That's really only a branch of our research. To understand the brain, we have a lot of really different methods that are more based in Symbolicism, Bayesianism and Dynamicism. We do start in software [2], but software is slow, even on a GPU. When we get faster hardware, we're able to explore the algos more quickly. Also, we got funding to build/explore analog hardware from the Office of Naval Research, so that's where this project is investigating.
To summarize, the DNN-to-SNN-adaptation algos aren't the only thing targeting this hardware, but a small slice of a family of algos that are defining the requirements of the hardware.
(I hope this post confirms that I understood and accept your argument and isn't me having a case of "must have the last word"-ism)
I appreciate your response, especially the backstory of running a convnet on SNN hardware.
A couple of remarks:
1. Your own response to your stackexchange question: "The random synaptic feedback weights only accomplish back-propagation through one layer of neurons, thus severely limiting the depth of a network."
Didn't they show in the paper how it could work through multiple layers?
2. software is slow, even on a GPU. When we get faster hardware, we're able to explore the algos more quickly
I'm not sure what you're referring to by "faster hardware", but somehow I doubt you will beat a workstation with 8 GPUs in terms of speed, if your goal is to explore algos more quickly.
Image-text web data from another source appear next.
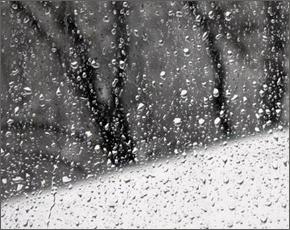 Прогноз погоды на 1 марта: мокрый снег и морось, ветер южный, днём до +10°С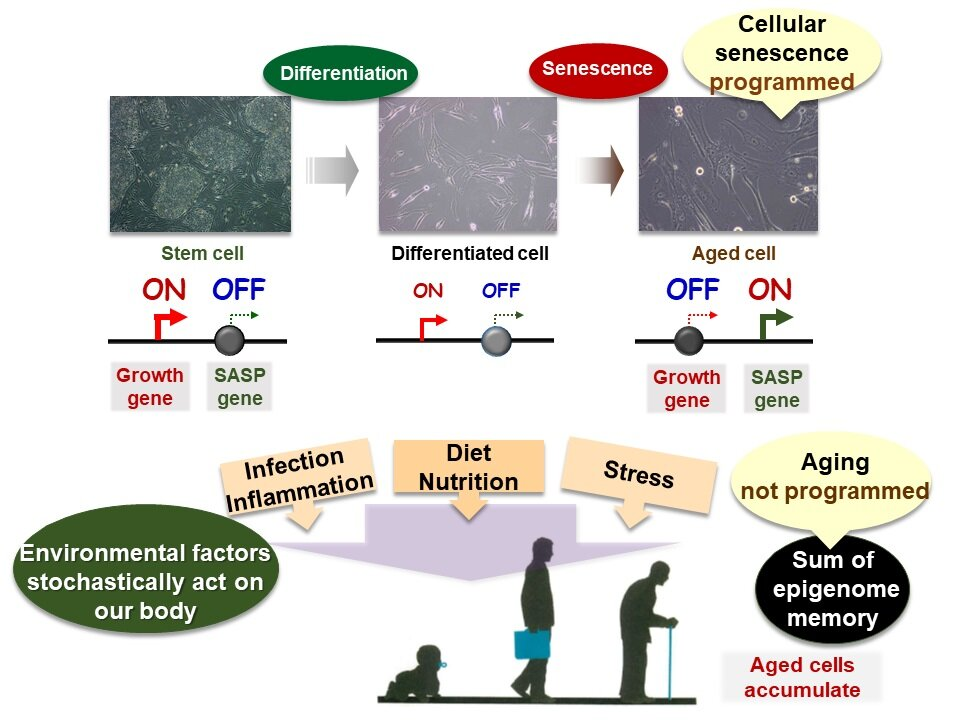 Aged cell variations may control health and onset of age-related diseases
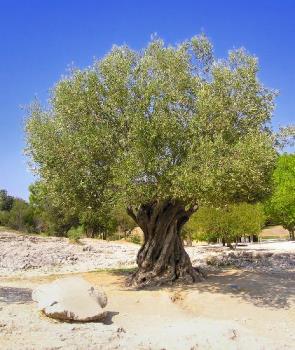 olive tree - olive trees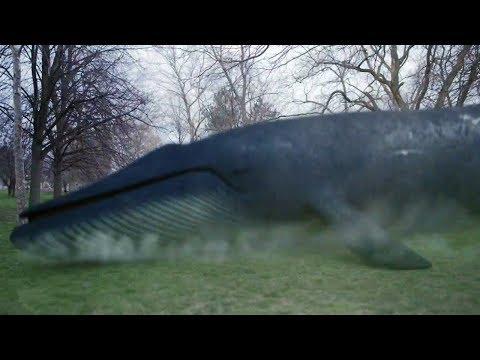 几分钟看搞笑灾难片《鲨卷风4》,充分体验了智商被侮辱的快感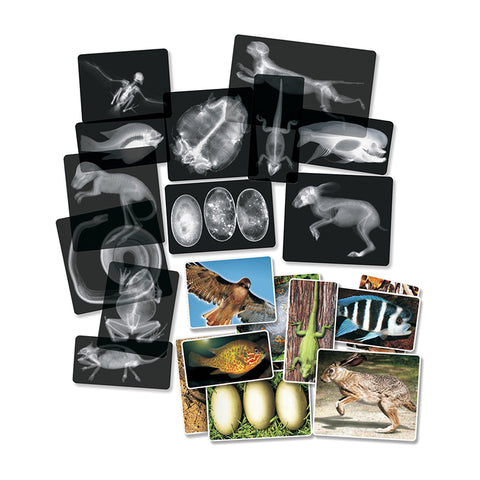Roylco Animal X-Ray Set, 14/Pack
More importantly, what if the next algo you want to explore does not map well to the hardware you built? For example, what if we realize that relative timings between spikes are important, and most of the computation is based on that, but your hardware was not designed to exploit this "race logic" principles? Suddenly your custom system became much less useful, while your GPUs will simulate that just fine.
There's a possibility that instead of exploring the best or most plausible algorithms, you will limit yourself to algorithms which map well to your hardware.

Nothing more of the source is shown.